(BRUNSWICK, Maine) — Joel Clement, senior fellow at the Harvard Belfer Center’s Arctic Initiative, will speak at Bowdoin College on Wednesday at 7 p.m. in Kresge Auditorium, Visual Arts Center. In his talk, “From Crisis to Resilience in the Arctic: At the Front Lines of Change and Innovation,” Clement will discuss climate change and its impact on Arctic people.

Until 2017, Clement was a member of the Office of Policy Analysis in the Department of the Interior, where he worked closely with Alaskan indigenous communities facing imminent danger.

Due to a warming Arctic, coastal villages are eroding into the sea as the frozen ground on which they were built melts, sea levels rise, and unusually strong storms batter the region. He will draw on this experience, discussing the importance of traditional indigenous knowledge and its lessons about flexibility and resilience.
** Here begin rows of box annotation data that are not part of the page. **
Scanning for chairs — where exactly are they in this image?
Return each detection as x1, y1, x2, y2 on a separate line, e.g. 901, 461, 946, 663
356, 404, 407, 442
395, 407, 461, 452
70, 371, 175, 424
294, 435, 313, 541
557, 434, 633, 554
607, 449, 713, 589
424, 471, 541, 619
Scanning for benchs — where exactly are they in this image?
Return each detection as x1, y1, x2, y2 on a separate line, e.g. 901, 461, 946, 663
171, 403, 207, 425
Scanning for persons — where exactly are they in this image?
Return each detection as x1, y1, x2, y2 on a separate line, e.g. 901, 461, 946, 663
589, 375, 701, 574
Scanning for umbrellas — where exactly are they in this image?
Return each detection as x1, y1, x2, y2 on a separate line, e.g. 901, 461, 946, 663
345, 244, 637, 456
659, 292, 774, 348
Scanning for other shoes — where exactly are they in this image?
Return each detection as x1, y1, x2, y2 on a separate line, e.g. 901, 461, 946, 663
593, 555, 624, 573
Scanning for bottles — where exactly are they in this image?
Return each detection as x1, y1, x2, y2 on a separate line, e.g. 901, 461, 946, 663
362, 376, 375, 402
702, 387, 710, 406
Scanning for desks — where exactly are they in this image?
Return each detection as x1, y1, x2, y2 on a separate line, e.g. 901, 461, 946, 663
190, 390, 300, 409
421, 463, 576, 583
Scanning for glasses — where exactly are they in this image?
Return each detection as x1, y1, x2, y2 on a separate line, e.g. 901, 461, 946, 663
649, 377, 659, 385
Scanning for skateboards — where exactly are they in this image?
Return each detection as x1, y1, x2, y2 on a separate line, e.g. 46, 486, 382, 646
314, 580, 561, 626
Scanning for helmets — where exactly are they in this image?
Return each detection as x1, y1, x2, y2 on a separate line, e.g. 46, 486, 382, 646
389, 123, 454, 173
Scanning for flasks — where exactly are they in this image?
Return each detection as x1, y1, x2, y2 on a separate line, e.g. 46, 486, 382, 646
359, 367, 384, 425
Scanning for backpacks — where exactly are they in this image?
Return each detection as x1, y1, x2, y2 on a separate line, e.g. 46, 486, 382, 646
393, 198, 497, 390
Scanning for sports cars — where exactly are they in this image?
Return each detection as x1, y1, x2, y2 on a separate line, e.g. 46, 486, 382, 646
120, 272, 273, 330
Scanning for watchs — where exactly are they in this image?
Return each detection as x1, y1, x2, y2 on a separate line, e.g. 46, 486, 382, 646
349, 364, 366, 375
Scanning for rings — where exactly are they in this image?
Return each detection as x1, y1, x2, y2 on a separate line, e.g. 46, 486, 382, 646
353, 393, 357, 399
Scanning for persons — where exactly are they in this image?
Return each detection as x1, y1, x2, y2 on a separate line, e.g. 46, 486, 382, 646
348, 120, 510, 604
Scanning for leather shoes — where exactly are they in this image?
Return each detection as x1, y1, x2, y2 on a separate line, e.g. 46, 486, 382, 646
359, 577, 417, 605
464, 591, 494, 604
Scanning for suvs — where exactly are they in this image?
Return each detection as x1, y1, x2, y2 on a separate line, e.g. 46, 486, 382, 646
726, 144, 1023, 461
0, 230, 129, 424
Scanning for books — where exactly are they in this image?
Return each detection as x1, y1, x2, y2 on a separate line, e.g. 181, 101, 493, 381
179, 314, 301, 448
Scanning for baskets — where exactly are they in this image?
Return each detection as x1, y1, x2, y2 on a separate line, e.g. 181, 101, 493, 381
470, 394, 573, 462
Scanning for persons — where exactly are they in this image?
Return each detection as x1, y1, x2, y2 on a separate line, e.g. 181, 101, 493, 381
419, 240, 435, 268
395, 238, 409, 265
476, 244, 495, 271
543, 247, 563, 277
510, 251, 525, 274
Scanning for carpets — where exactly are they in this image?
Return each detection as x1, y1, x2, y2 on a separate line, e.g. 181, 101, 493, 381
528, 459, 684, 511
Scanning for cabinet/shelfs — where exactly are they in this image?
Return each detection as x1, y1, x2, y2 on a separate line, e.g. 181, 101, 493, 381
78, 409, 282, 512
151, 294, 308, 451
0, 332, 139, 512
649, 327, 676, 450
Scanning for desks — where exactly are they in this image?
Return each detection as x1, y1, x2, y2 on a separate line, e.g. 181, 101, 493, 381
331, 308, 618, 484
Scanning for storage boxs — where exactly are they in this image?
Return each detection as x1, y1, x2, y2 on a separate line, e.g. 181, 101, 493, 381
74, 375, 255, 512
Clement became a whistleblower when, under the Trump administration, he and many of his Department of the Interior colleagues specializing in climate change issues were reassigned to positions for which they were ill-suited, according to a news release from the college. Subsequently, he resigned and joined the Belfer Center’s Arctic Initiative.

Clement is also a senior fellow with the Union of Concerned Scientists where he is involved in the Science Protection Project, devoted to supporting Federal employees involved in public health, public safety, and environmental policymaking issues.

Mr. Clement’s presentation is part of the Environmental and Social Justice Lecture Series hosted by the Peary-MacMillan Arctic Museum and Arctic Studies Center, Bowdoin College.